On donne souvent comme argument les particularités du Liban, la proximité d’Israël, la présence au Liban même de forces politiques qui ont pactisé avec Israël pendant la guerre civile jusqu’à commettre avec lui les massacres de Sabra et Chatila, l’hostilité de ces forces au Hizbollah, leurs connexions avec Israël et l’ancienne puissance coloniale, la France. Il y a certes de tout cela au Liban et qui peut expliquer la présence de relais à la trahison.

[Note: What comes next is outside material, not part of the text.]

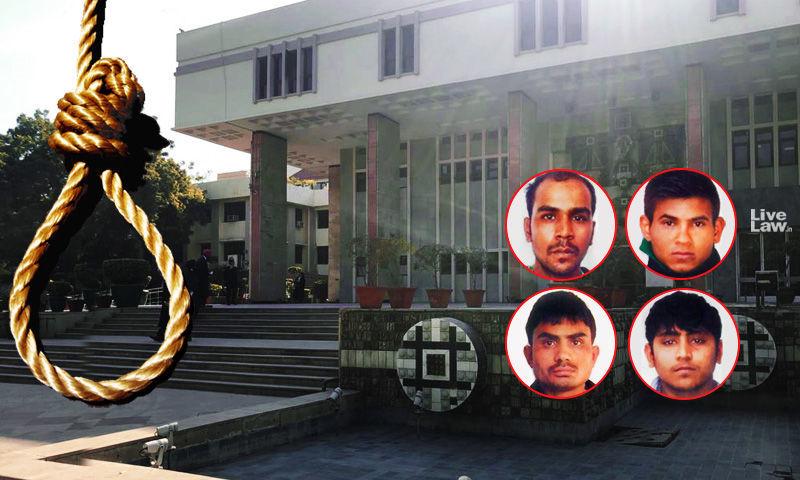 निर्भया केस : मौत की सज़ा पर रोक लगाने की याचिका दिल्ली हाईकोर्ट ने खारिज की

En Algérie, le premier novembre 1954, les conditions étaient, par certains côtés plus difficiles qu’au Liban. Les Algériens étaient 9 millions. La communauté coloniale française comptait plus de 1 millions de membres. Il y avait 130 000 juifs naturalisés français et qui étaient pour leur quasi-totalité partisans de l’Algérie coloniale française. Beaucoup de leurs descendants se trouvent aujourd’hui en Israël parmi les colons les plus actifs et les plus extrémistes contre les Palestiniens. Il y avait en Algérie environ 1 million de militaires français armés et équipés par les Etats Unis et l’OTAN. Il faut y ajouter 300 000 harkis, supplétifs de l’armée française. Il faut aussi mentionner les familles algériennes proches de la France, ou avec des sentiments et des positions hésitantes ou ambigües. Enfin, il n’y avait pratiquement aucune possibilité pour l’ALN d’obtenir des armes comme c’est le cas pour la résistance libanaise. L’Algérie était enfermée à ses frontières Est (Tunisie) et Ouest (Maroc) par deux lignes électrifiées et minées de 750 km chacune les lignes Morice, renforcées à l’Est par la ligne Challe. Il n’y avait qu’une seule possibilité pratiquement de combattre : prendre ses armes à l’adversaire. Sans parler du contexte international où le colonialisme était encore dominant en Afrique etc.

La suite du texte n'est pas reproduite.